→ **What you have to do**:
Copy out every one of the following items word for word, leaving out the pictures.

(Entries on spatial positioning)
▶

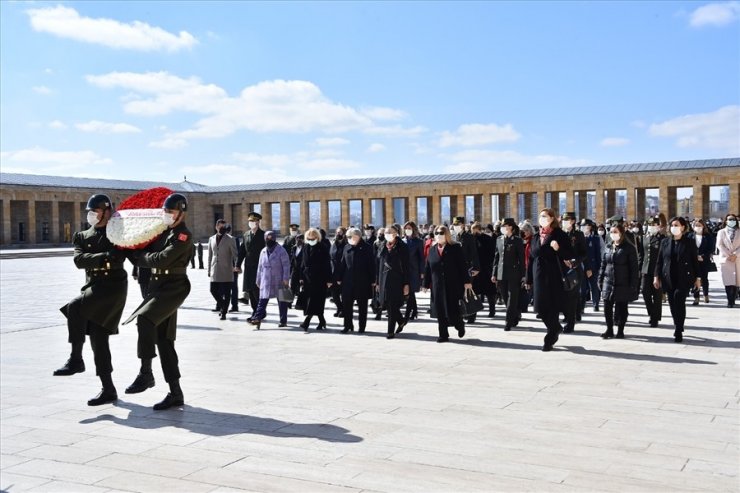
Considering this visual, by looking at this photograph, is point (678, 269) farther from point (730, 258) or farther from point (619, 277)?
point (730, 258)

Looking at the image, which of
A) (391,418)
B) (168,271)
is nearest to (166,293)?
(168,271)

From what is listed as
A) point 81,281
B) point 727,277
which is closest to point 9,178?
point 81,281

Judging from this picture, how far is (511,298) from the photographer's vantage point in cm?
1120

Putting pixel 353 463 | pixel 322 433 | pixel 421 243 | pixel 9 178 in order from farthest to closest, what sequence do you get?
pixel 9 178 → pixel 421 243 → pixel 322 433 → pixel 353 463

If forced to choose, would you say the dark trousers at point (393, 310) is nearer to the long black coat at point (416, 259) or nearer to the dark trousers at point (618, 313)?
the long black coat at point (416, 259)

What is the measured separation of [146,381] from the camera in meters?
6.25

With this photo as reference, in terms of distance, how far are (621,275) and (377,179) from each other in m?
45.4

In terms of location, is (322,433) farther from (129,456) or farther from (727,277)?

◀

→ **Answer for this exercise**:
Considering this visual, by looking at this photograph, is point (678, 269) farther from point (730, 258) or farther from point (619, 277)?
point (730, 258)

Looking at the image, which of
A) (391,418)
B) (168,271)
is nearest to (166,293)?
(168,271)

From what is listed as
A) point 81,281
B) point 727,277
which is closest to point 9,178?
point 81,281

Judging from this picture, how far is (511,298) from the photographer's vantage point in cm?
1120

Putting pixel 353 463 | pixel 322 433 | pixel 421 243 | pixel 9 178 in order from farthest to closest, what sequence do you get?
pixel 9 178 → pixel 421 243 → pixel 322 433 → pixel 353 463

If forced to choose, would you say the dark trousers at point (393, 310) is nearer to the long black coat at point (416, 259) or nearer to the dark trousers at point (618, 313)?
the long black coat at point (416, 259)

What is the measured separation of [146,381] from the camera in meters?
6.25

With this photo as reference, in terms of distance, how far are (621,275) and (377,179) from each other in m?
45.4

In terms of location, is (322,433) farther from (129,456) or farther from (727,277)?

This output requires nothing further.